De-funking
Life can be pretty terrible, and we can be the victim in a story. But we don't have to be. ... Toppy does some mental spring cleaning and de-funking - let's put this winter behind us.

It's difficult, not running.

Today - March 26, 2020 - is eleven weeks since I fell and heard that awful crack. Depending on how long it takes me to write this, it is conceivable that I hit the button to publish this post at the exact same moment my ankle broke.

And I won't lie people, it's been tough. Strangely, this week has been the hardest so far. As I improve physically, I deteriorate mentally.

So I've been thinking about that a lot. Asking a question.

Why is it getting harder?

There are a few potential answers that have some truthiness about them.

The most obvious is that the longer that I'm in the injured category, the further I'm moving into unknown territory. I've been an athlete for my entire life, and the longest I've ever been out with an injury before was six weeks. We're now nearly double that, so positivity is at a premium. While I wouldn't describe myself as "frustrated", perhaps we're treading on the limits of patience.

A second reason could be that spring has sprung. There's daylight coming through the window when I wake up in the morning, and it's warm enough that I'd be wearing shorts and a t-shirt if I was out for a run. In non-pandemic times, April is a month full of marathons, and I would be closing in on a goal race.

Not going out for a run on a dark, cold, wet early February morning, on tired legs, as part of an 85 mile week, with over two months before your race ... that's the kind of training run that's almost a relief to wave away to injury. I'm not sure what today would have been, but very possibly an easy shake out on a reasonably cool and overcast morning heading into a tune-up race over the weekend. There's more to miss, even if none of it is happening right now due to the pandemic.

Oh, yes. And there's the pandemic.

My physiotherapy is conducted virtually, to better social distance. Outside my wife and daughter, my support network isn't available for in-person support, and in general there's no life outside running.

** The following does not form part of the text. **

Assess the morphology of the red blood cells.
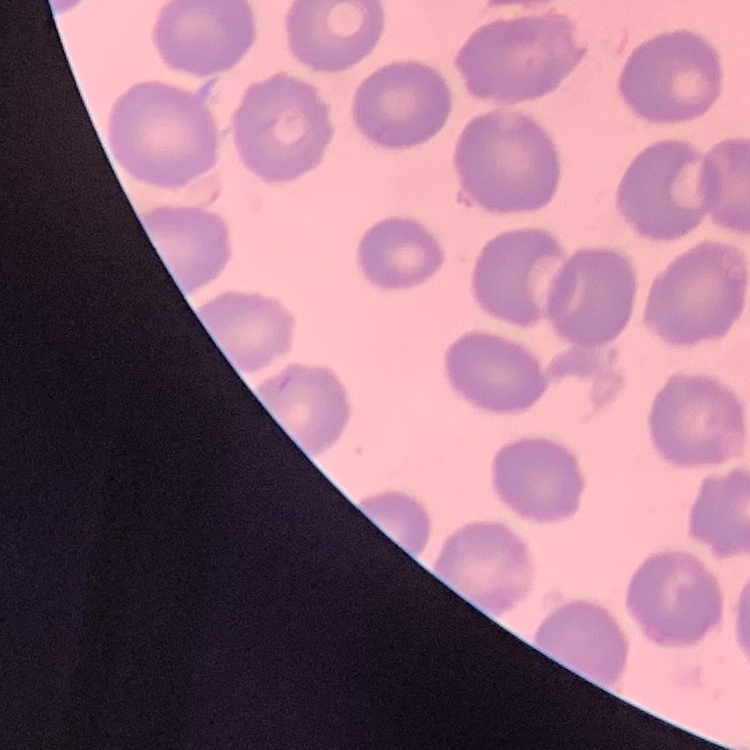

They show no rouleaux formation.

Square crop of a larger photomicrograph. Stained with either Field's or Giemsa. Thin blood film.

This is something that a lot of athletes struggle with, when injured. They wrap their self-identity so firmly in their sport, that when they get injured it sends them spiralling. I'm lucky; that's never been me. I have always had my family, my job, and a group of friends that is not dependent on any of these things.

But this pandemic, man. It has isolated me from my friendships, and it has taken away my job. With running also gone, that's a lot to lay on two relationships. It also puts a lot into one basket - I don't always feel like the best parent or best partner, and life-with-a-surgically-repaired-ankle doesn't help.

While I'm back to making a non-zero contribution around the house, I'm still not back to pulling my weight. And I'm limited in what sorts of play I can indulge in with my daughter. Something as simple as sitting cross-legged on the floor is still out of reach.

Times are tough, so what?

So how do I deal with this? Cheesy as it might sound, with the power of positive thinking.

It's easy to look at all this, and feel the victim. Of a freak accident, a global pandemic, the decision made by a company about an application I've made. To think all of these as things that are happening to me.

What's down that road?

Self-pity. Lack of agency. Being the person nobody wants to talk to because all they do is complain about how terrible everything in their life happens to be, ignoring the fact that they're not actually the centre of the universe and everybody else has problems too, and how about some mutually-supporting-dialogue?

Instead, much of this is within my control.

What if instead of the protagonist in some story, or a terrible victim, I'm just a capable person with a lot of opportunity?

I can do my rehab. I can cycle to bring some of my fitness back when running resumes. I can plan. I can arrange activities with friends online. I can pull the weight my ankle will bear around the house, and do it with a smile, because it's progress. I can read interesting books, and listen to interesting podcasts.

I can look ahead, because blue skies are coming.

A spring and summer, with cafes and beer gardens open again. Places to go, friends to see.

Running again - possibly as soon as three weeks from now.

A return to work. I'm interviewing for interesting jobs, at interesting companies, with interesting people. I will form new relationships, learn, and dig into intellectually-satisfying problems.

I'll wake up way too early to watch events from the Tokyo Olympics live.

All this is in my power. It is darkest before the dawn, and this summer looks brilliant by any measure. That it follows the winter that has just ended is going to make it brilliant by contrast.

And then, when the summer's done, on October 3rd, I'm going to take my titanium-and-scar-and-bone ankle, and go 26.2 miles at the London Marathon in support of Shelter.

At this moment, eleven weeks ago, I was in pain. It was cold. It was dark. I had just broken my ankle, and I was alone in a park, trying (waiting?) to flag down someone - anyone - who could help.

Help arrived. And even when things are tough, they're still looking up.